O documento da SBD não aborda as manifestações mucocutâneas da covid-19 em crianças de forma específica. "Pacientes pediátricos evoluem de forma muito diferente, tanto do ponto de vista clínico como, consequentemente, do ponto de vista dermatológico", explicou a Dra. Camila. "No início da pandemia a literatura tinha muitas dessas manifestações tipo eritema pseudo-pérnio em crianças hígidas com poucos ou nenhum sintoma da covid-19, e se algum familiar era positivo, elas apresentavam unicamente essa forma de lesão. Como o número de casos aumentou muito, proporcionalmente esses casos pediátricos também aumentam e surgiram os casos mais graves. Mas ainda assim, são casos raros no Brasil."
A mensagem principal para os pediatras seria: "acompanhe os pacientes que evoluem com doença grave e observe se eles não vão desenvolver alguma lesão cutânea."

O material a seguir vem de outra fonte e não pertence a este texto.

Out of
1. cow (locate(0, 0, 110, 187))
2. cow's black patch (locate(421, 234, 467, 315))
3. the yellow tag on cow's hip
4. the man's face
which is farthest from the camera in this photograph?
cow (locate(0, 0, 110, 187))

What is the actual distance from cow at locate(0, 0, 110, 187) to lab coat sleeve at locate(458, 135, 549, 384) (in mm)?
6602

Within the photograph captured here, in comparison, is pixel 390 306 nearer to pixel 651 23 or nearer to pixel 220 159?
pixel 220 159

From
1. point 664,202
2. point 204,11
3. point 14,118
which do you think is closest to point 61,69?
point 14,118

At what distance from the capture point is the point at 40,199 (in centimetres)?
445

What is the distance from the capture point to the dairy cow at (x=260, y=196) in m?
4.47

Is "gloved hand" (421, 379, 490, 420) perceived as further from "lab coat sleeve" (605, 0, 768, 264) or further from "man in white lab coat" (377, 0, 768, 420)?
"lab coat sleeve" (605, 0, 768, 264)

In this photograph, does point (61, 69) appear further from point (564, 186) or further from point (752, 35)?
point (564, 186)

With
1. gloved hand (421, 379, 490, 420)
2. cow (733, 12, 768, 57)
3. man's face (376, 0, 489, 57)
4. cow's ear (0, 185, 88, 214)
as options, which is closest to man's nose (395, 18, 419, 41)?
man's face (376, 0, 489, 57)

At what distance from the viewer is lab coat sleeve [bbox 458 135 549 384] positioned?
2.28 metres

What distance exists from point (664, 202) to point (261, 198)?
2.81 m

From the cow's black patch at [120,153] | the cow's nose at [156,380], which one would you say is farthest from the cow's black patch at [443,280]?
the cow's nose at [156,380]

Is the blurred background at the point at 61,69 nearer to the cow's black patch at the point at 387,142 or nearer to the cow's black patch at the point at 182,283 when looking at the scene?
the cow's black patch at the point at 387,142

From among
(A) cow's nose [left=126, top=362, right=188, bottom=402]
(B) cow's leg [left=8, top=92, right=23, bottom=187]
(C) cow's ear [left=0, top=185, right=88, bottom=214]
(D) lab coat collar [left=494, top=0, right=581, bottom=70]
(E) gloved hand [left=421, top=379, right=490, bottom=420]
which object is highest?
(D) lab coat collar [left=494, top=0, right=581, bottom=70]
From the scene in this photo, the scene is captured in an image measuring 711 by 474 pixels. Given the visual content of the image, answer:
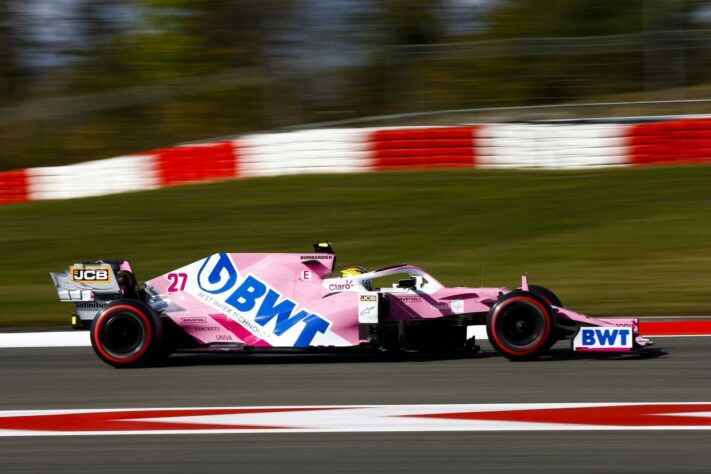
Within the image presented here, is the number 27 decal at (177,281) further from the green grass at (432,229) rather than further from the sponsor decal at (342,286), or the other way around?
the green grass at (432,229)

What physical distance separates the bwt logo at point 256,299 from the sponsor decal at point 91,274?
0.86m

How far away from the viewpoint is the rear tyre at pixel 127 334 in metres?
8.56

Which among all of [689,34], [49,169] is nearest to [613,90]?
[689,34]

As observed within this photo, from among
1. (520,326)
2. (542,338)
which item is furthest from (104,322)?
(542,338)

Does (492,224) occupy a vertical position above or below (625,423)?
above

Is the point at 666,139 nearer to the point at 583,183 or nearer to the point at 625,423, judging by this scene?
the point at 583,183

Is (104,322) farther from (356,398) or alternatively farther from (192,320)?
(356,398)

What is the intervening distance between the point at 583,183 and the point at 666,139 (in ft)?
5.74

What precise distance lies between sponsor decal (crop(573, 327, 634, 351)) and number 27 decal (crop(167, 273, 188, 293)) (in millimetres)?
3481

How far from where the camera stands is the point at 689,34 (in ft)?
73.0

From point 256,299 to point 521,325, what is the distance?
2.29 meters

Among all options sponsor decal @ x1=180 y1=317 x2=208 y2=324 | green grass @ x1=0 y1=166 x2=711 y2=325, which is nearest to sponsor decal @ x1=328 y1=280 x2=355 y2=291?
sponsor decal @ x1=180 y1=317 x2=208 y2=324

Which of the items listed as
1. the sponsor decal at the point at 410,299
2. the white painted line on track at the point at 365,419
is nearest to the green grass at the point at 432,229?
the sponsor decal at the point at 410,299

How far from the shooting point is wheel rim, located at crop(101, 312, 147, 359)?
8.60 meters
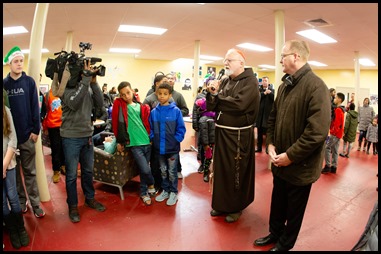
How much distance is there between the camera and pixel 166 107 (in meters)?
2.93

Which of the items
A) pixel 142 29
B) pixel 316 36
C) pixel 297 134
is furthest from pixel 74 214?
pixel 316 36

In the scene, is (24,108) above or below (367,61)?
below

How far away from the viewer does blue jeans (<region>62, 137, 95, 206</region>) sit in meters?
2.50

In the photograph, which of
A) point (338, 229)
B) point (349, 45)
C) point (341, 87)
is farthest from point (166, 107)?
point (341, 87)

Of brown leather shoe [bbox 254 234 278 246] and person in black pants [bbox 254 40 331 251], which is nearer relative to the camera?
person in black pants [bbox 254 40 331 251]

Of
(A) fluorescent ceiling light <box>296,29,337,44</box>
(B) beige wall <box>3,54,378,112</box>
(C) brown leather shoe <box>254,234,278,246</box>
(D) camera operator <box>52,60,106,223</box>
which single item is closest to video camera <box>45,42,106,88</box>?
(D) camera operator <box>52,60,106,223</box>

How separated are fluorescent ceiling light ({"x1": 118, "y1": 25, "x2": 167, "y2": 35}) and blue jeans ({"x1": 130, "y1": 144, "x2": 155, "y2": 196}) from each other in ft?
13.8

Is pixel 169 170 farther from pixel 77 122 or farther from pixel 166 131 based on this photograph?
pixel 77 122

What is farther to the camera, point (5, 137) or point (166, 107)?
point (166, 107)

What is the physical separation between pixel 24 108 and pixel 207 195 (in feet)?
7.71

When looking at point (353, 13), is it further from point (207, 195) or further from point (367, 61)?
point (367, 61)

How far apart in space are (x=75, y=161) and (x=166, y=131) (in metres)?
1.03

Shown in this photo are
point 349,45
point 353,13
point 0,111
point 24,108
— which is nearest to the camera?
point 0,111

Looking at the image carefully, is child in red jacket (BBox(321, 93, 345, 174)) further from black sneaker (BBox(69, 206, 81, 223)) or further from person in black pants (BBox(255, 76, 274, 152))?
black sneaker (BBox(69, 206, 81, 223))
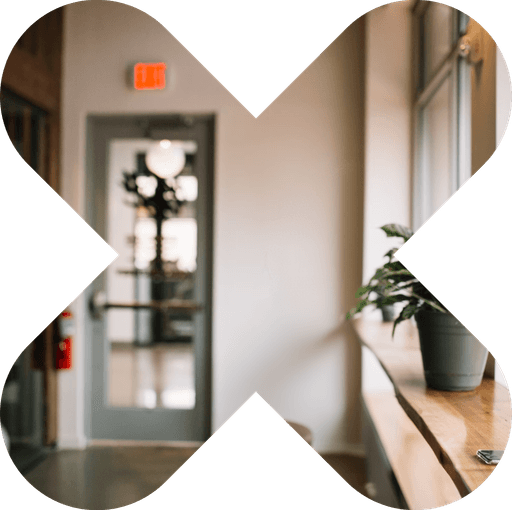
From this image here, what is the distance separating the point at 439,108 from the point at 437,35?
0.19 m

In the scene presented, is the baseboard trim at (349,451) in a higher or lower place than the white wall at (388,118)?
lower

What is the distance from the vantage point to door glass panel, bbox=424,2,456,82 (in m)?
1.39

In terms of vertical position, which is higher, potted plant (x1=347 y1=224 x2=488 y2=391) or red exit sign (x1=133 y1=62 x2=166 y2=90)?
red exit sign (x1=133 y1=62 x2=166 y2=90)

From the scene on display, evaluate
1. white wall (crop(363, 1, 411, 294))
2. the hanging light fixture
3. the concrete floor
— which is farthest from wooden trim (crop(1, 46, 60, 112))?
the concrete floor

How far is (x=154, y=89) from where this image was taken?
142 cm

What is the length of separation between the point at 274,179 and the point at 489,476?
92 cm

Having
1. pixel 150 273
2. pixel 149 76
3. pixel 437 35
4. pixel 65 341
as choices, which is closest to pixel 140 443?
pixel 65 341

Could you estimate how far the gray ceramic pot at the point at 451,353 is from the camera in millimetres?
1380

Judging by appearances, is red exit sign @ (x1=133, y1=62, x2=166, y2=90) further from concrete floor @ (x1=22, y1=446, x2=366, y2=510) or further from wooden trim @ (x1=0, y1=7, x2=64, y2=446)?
concrete floor @ (x1=22, y1=446, x2=366, y2=510)

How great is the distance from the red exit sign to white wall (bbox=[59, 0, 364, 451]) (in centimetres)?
2

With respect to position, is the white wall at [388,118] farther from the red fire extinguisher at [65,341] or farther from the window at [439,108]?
the red fire extinguisher at [65,341]

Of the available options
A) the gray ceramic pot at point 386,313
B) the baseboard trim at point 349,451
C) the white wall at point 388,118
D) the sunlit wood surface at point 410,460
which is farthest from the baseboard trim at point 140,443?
the white wall at point 388,118

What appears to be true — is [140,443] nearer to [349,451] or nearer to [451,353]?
[349,451]

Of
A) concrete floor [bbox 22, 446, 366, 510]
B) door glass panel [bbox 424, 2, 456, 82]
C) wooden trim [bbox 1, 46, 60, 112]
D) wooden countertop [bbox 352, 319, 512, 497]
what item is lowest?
concrete floor [bbox 22, 446, 366, 510]
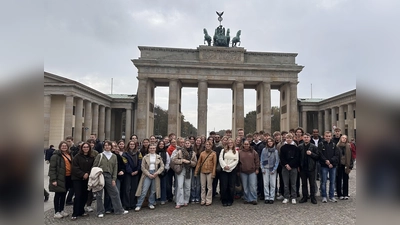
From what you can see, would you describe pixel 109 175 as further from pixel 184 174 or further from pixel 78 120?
pixel 78 120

Ciência em desenvolvimento
Médicos do mundo todo estão tentando obter informações mais precisas a respeito das manifestações cutâneas associadas à covid-19, algumas vezes por meio de esforços colaborativos. A American Academy of Dermatology e a International League of Dermatologic Societies mantêm um registro aberto para profissionais de todos os países.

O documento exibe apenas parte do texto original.